··· Fragmento citado

Iba a morir pronto, mi abuela, y mi mamá, su nuera, le tomó la mano y le preguntó si estaba asustada. Ella le dijo que sí. Hace meses que su mirada se había convertido en una mirada de niña. Imagino que la miró con esos ojos cuando dijo que sí, que tenía miedo. Le temía, supongo, solo puedo suponer, a lo desconocido. A lo imposible de conocer, si es que morir es dejar de ser. Tranquila, le dijo mi mamá, yo la estoy acompañando.

······

> Instrucciones:
Según el fragmento, ¿qué parentesco tiene la mamá con la abuela? Los datos no guardan relación con el fragmento.

··· Datos de origen

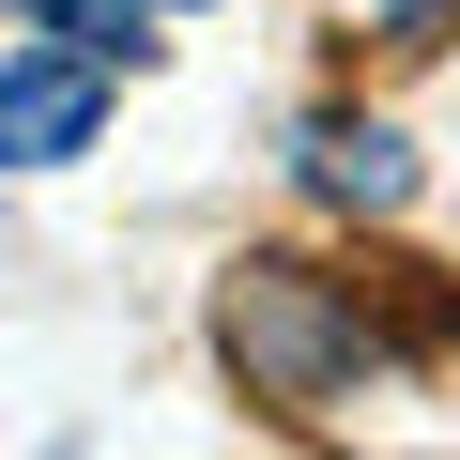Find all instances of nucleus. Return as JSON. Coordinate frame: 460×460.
<instances>
[{"label": "nucleus", "instance_id": "obj_4", "mask_svg": "<svg viewBox=\"0 0 460 460\" xmlns=\"http://www.w3.org/2000/svg\"><path fill=\"white\" fill-rule=\"evenodd\" d=\"M16 16H47V31H77V47H138V0H16Z\"/></svg>", "mask_w": 460, "mask_h": 460}, {"label": "nucleus", "instance_id": "obj_1", "mask_svg": "<svg viewBox=\"0 0 460 460\" xmlns=\"http://www.w3.org/2000/svg\"><path fill=\"white\" fill-rule=\"evenodd\" d=\"M215 338H230V368H246V399H277V414H323V399H353V384L384 368L368 307H353L338 277H307V261H230Z\"/></svg>", "mask_w": 460, "mask_h": 460}, {"label": "nucleus", "instance_id": "obj_2", "mask_svg": "<svg viewBox=\"0 0 460 460\" xmlns=\"http://www.w3.org/2000/svg\"><path fill=\"white\" fill-rule=\"evenodd\" d=\"M93 123H108V47H31V62H0V169H62V154H93Z\"/></svg>", "mask_w": 460, "mask_h": 460}, {"label": "nucleus", "instance_id": "obj_3", "mask_svg": "<svg viewBox=\"0 0 460 460\" xmlns=\"http://www.w3.org/2000/svg\"><path fill=\"white\" fill-rule=\"evenodd\" d=\"M307 184L353 199V215H399L414 199V138L399 123H307Z\"/></svg>", "mask_w": 460, "mask_h": 460}]
</instances>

······

> Solución:
La mamá es la nuera de la abuela.